Answer 3 · 2024-12-12T20:43:18.000Z

[rank0]: File "/home/sagie.dekel/PROGS/anaconda3/envs/deepspeed/lib/python3.10/site-packages/deepspeed-0.16.2+9ca60160-py3.10.egg/deepspeed/runtime/zero/partitioned_param_coordinator.py", line 331, in fetch_sub_module
[rank0]: assert param.ds_status == ZeroParamStatus.AVAILABLE, param.ds_summary()
[rank0]: AssertionError: {'id': 682, 'status': 'NOT_AVAILABLE', 'numel': 0, 'ds_numel': 0, 'shape': (0,), 'ds_shape': (0,), 'requires_grad': False, 'grad_shape': None, 'persist': True, 'active_sub_modules': {2}, 'ds_tensor.shape': torch.Size([0])}

This indicates that the parameter was not fetched or all-gathered as required before use. This is a very strange failure for zero stage 3. Are you able to share full repro steps? By this, I mean including command line and datasets.
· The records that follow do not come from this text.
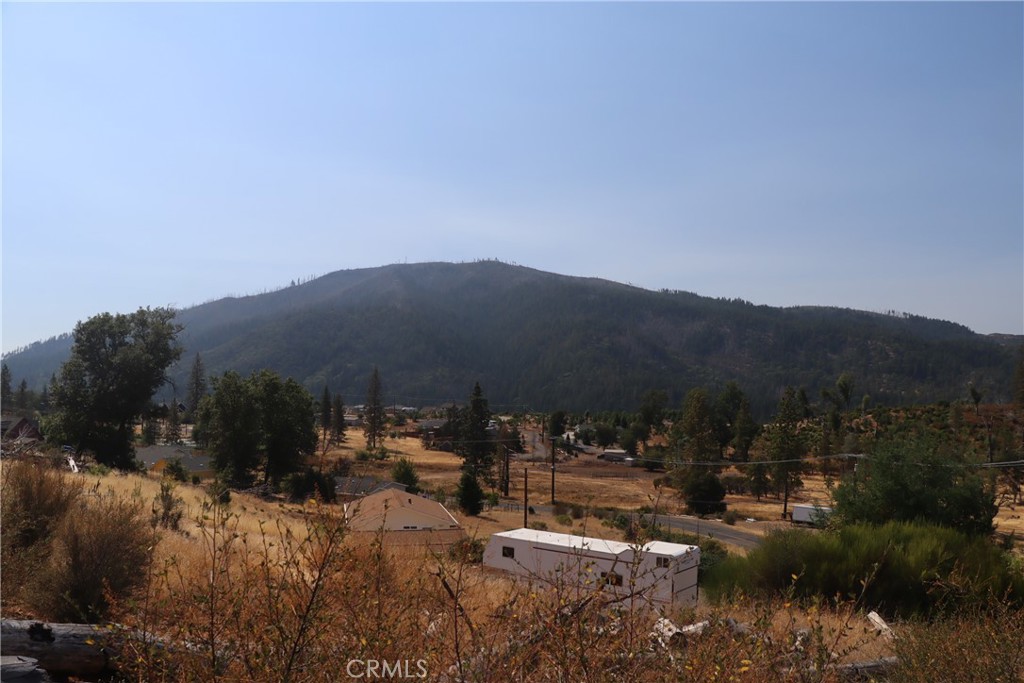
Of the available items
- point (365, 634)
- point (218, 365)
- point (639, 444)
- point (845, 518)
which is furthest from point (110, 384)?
point (218, 365)

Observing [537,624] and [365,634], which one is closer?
[365,634]

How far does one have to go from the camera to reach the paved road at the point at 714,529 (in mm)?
31656

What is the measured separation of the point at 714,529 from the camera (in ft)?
119

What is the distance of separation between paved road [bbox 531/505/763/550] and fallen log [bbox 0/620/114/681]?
28244 millimetres

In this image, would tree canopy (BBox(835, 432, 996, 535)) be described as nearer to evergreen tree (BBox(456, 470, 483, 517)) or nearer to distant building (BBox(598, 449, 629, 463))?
evergreen tree (BBox(456, 470, 483, 517))

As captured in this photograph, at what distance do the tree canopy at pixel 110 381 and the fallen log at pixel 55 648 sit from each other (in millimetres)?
30087

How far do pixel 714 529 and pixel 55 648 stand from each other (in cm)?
3560

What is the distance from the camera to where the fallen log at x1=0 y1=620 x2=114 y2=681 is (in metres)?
4.75

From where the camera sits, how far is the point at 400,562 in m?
4.78

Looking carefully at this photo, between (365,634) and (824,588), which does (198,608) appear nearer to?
(365,634)

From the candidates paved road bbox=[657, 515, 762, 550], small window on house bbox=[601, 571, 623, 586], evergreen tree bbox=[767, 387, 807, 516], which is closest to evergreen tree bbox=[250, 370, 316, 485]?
paved road bbox=[657, 515, 762, 550]

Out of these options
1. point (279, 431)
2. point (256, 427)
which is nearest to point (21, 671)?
point (256, 427)

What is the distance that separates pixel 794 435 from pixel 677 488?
1051 cm

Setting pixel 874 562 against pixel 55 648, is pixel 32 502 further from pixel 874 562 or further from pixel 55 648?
pixel 874 562
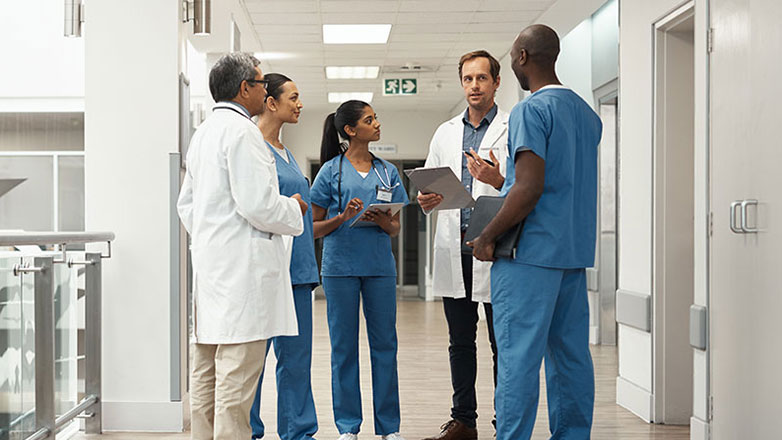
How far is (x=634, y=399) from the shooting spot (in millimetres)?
4832

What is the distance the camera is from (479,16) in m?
7.78

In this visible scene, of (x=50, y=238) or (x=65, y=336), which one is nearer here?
(x=50, y=238)

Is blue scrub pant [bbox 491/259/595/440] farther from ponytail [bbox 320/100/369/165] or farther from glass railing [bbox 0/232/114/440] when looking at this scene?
glass railing [bbox 0/232/114/440]

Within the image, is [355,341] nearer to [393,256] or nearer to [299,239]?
[393,256]

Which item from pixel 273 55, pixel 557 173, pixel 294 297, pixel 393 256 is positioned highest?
pixel 273 55

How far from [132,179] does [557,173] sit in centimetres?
246

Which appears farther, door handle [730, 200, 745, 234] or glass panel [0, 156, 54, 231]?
glass panel [0, 156, 54, 231]

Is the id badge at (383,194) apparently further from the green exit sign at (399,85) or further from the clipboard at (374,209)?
the green exit sign at (399,85)

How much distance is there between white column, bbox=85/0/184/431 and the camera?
426cm

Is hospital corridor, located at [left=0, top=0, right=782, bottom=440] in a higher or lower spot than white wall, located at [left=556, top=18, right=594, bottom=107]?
lower

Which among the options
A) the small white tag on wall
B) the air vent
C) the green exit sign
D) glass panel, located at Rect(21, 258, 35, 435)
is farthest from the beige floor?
the small white tag on wall

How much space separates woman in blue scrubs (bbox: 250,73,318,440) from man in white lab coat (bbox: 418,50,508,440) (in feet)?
2.28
Answer 4 · 2024-12-12T20:52:50.000Z

perfernces_dataset_from_ranker_train_queries_and_baseline_doc.csv
@tjruwase

command line:

accelerate launch --config_file=/home/sagie.dekel/.cache/huggingface/accelerate/accelerate_deepspeed_config.yaml path_to_program_file.py path_to_param_file.json

The datasets include a small csv file with prompts and an accepted + rejected sample.

Answer 5 · 2024-12-13T00:30:42.000Z

What does the program file consist of? And what's in param_file.json?

Answer 6 · 2024-12-13T07:17:26.000Z

Hi again @jomayeri

what do you mean by consist of? it's a regular python file executing DPO pipeline.
The param_file.json contains parameters for the program (e.g., model name) and HP for the DPO trainer (e.g., learning rate or beta).